Figure 1.

Molecular characterization and expression analysis of the SLC2A1 c.-107G>A variant. (a) Schematic depiction of the SLC2A1 exons (black boxes), introns (green bars), and UTRs (gray bars) with splicing information (dotted lines) based on NM_006516.2. (b) The c.-107G>A variant results in a potential novel translation initiation site. The predicted protein effect is indicated in orange, whereas the wild-type protein (partial) is shown in green. The mutant protein is predicted to result in a premature termination codon in exon 2 (*). (c) Sanger sequencing validation of the c.-107G>A variant in patient 1 and her parents, indicating de novo occurrence of the variant. (d) Evaluation of the sequence context surrounding c.107G for the presence of a KOZAK sequence. Top panel shows the consensus sequence, with the relative height of the nucleotides representing the frequency observed at the specified position. Second panel shows the wild-type SLC2A1 c.1 KOZAK sequence. Third panel shows the predication for the wild-type c.107G sequence and its absence of a KOZAK sequence. Lower panel shows the prediction for c.107 A with the presence of a KOZAK sequence. Scores represent reliability of the KOZAK prediction. (e) Relative SLC2A1 mRNA expression in patient 1, indicating a significantly reduced expression (cDNA – CHX) that is partially increased by blocking of nonsense-mediated decay with cycloheximide (cDNA+CHX); **P<0.01. (f) Nonsense-mediated decay of the SLC2A1 transcript bearing the c.-107G>A variant.
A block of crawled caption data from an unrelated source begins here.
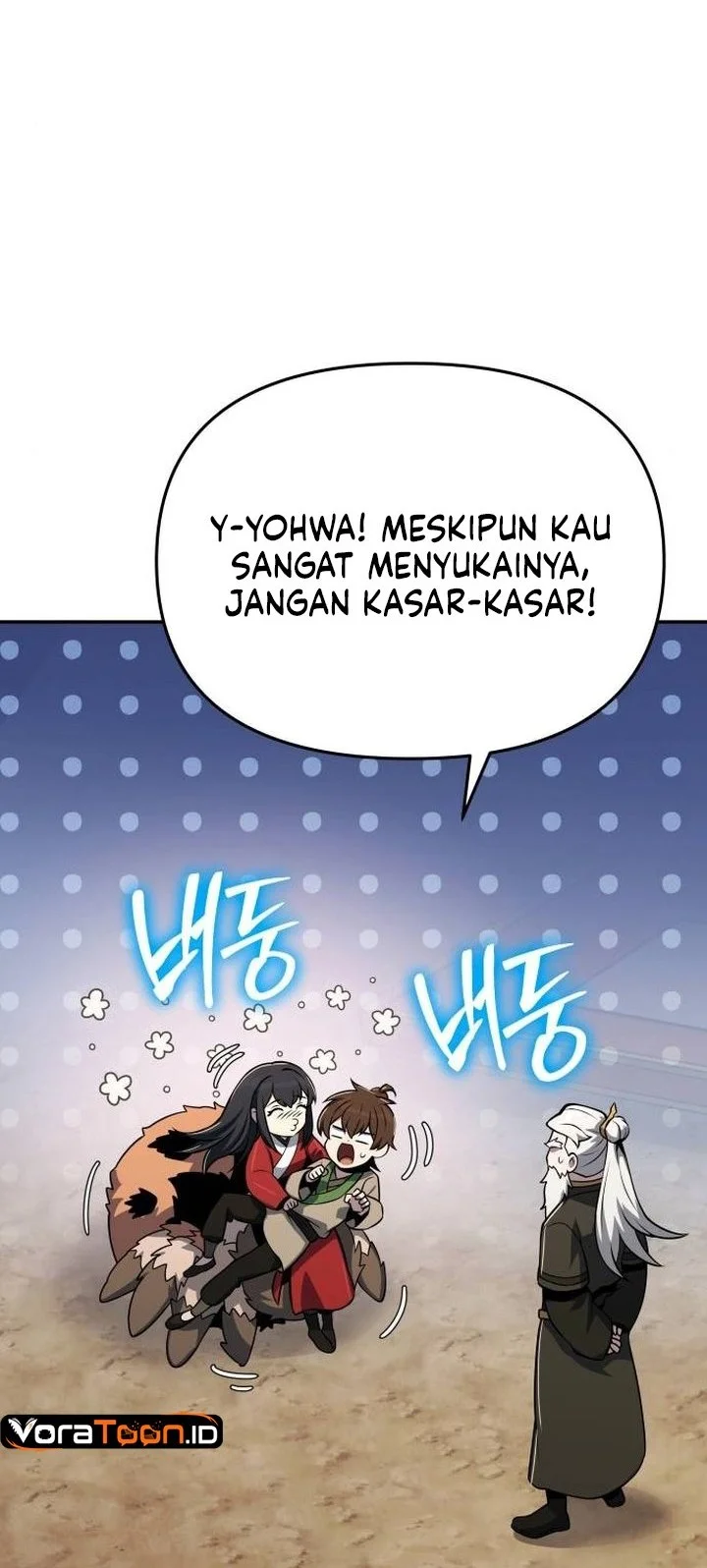 Halaman 244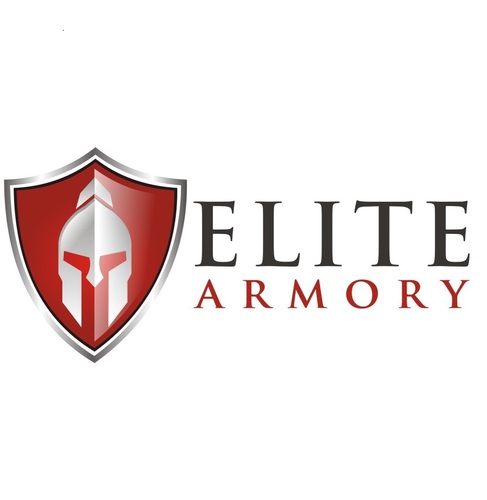 Elite Armory offers new and used firearms, accessories, and ammo.  Castro Valley Blvd #1 in Castro Valley, CA. Tues – Sat 11:00AM-6:30PM. Ph: (510) 538-1686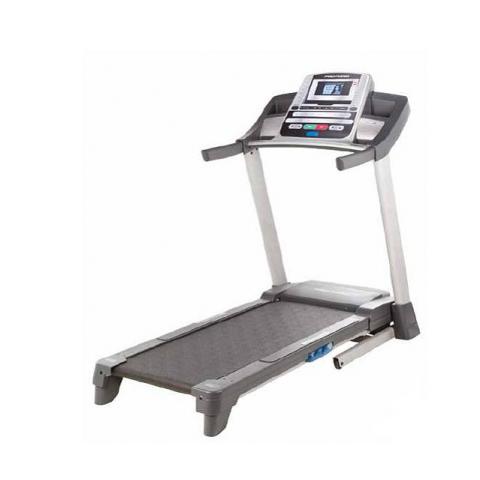 Banda de alergare electrica proform 1300 zlt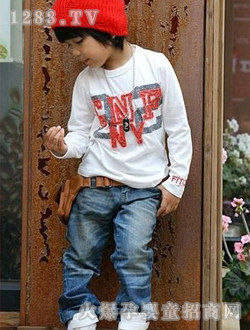 QQͯ�b�r(sh��)�й���ϵ�д��b��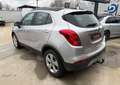 Opel Mokka 1.4 t 140 ch innovation 4x2 carplay + attelage Gris - thumbnail 11
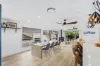 9 Tralee Court, Carrara, Qld 4211-Image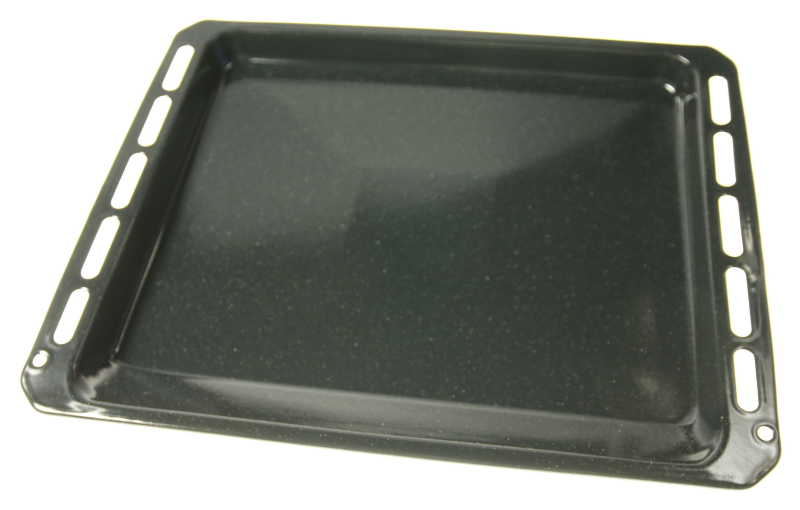 Samsung DG63-00011C baking tray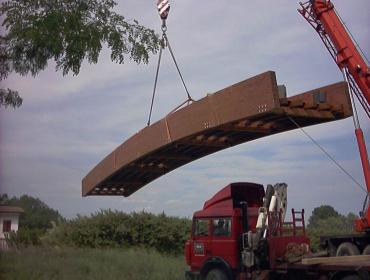 images/gallerie/ponte_collegamento/img1.jpg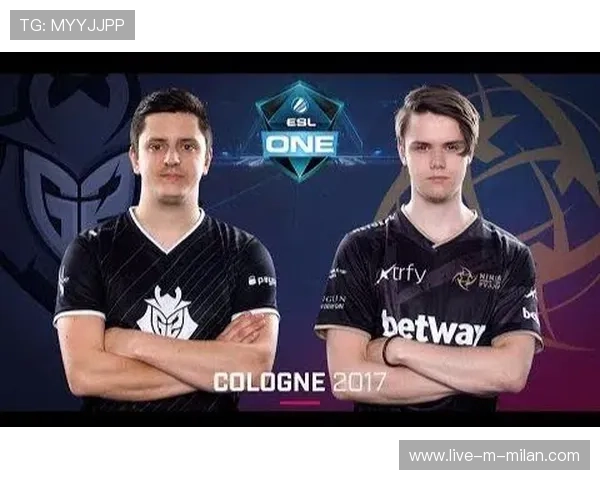 《CS_GO》联赛积分榜持续变化，黑马队伍持续崛起，csgoesl积分榜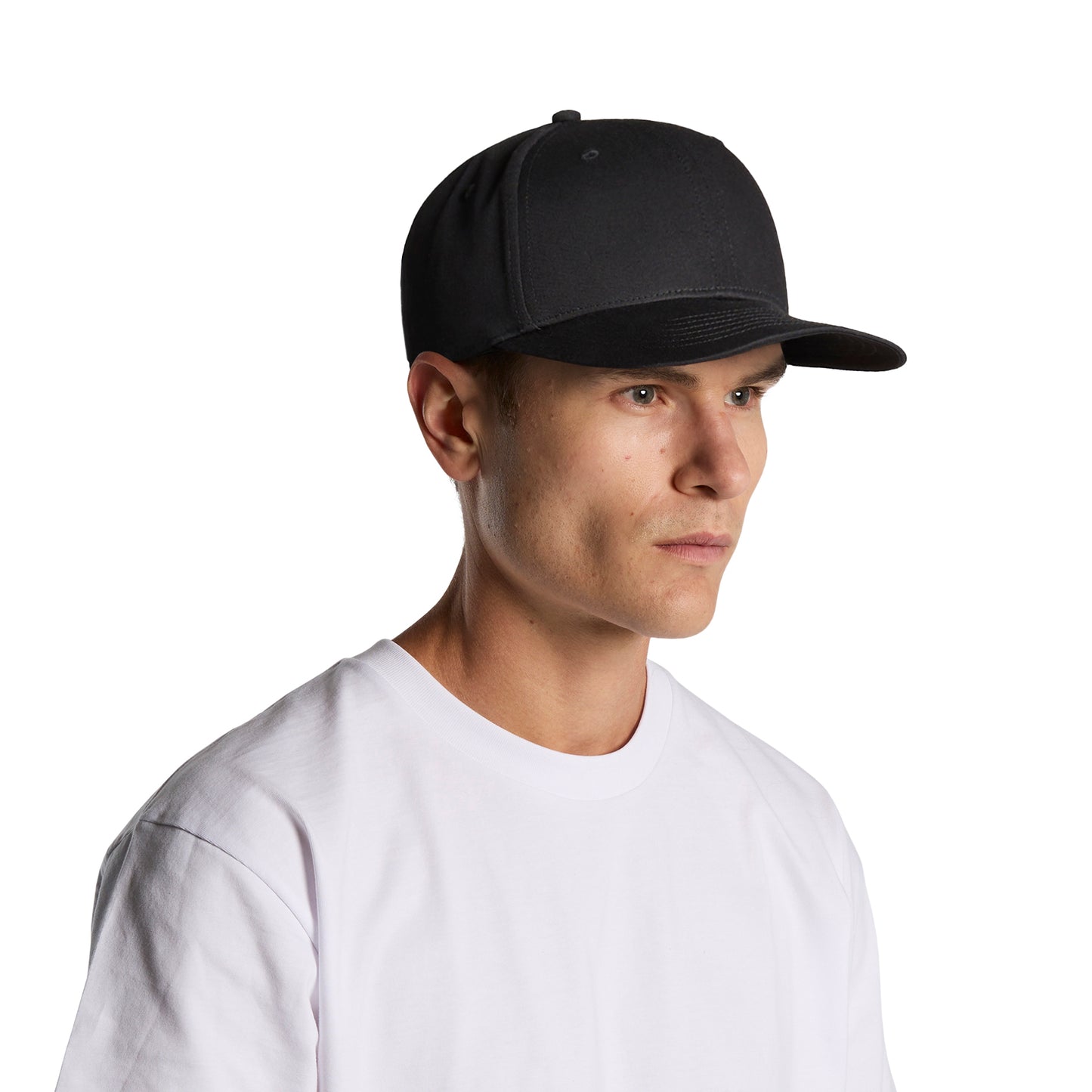 1106 STOCK FLEX HAT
Patient's fibroblasts were cultured in the absence (−CHX) or presence (+CHX) of cycloheximide, and both genomic (gDNA) and mRNA were isolated. Copy-DNA (cDNA) was made from the mRNA samples, and both gDNA and cDNA were subjected to semi-quantitative ion-torrent sequencing (>40 000 reads per sample) after PCR. The percentage of reads containing the c.-107G>A variant is given. NS, not significant.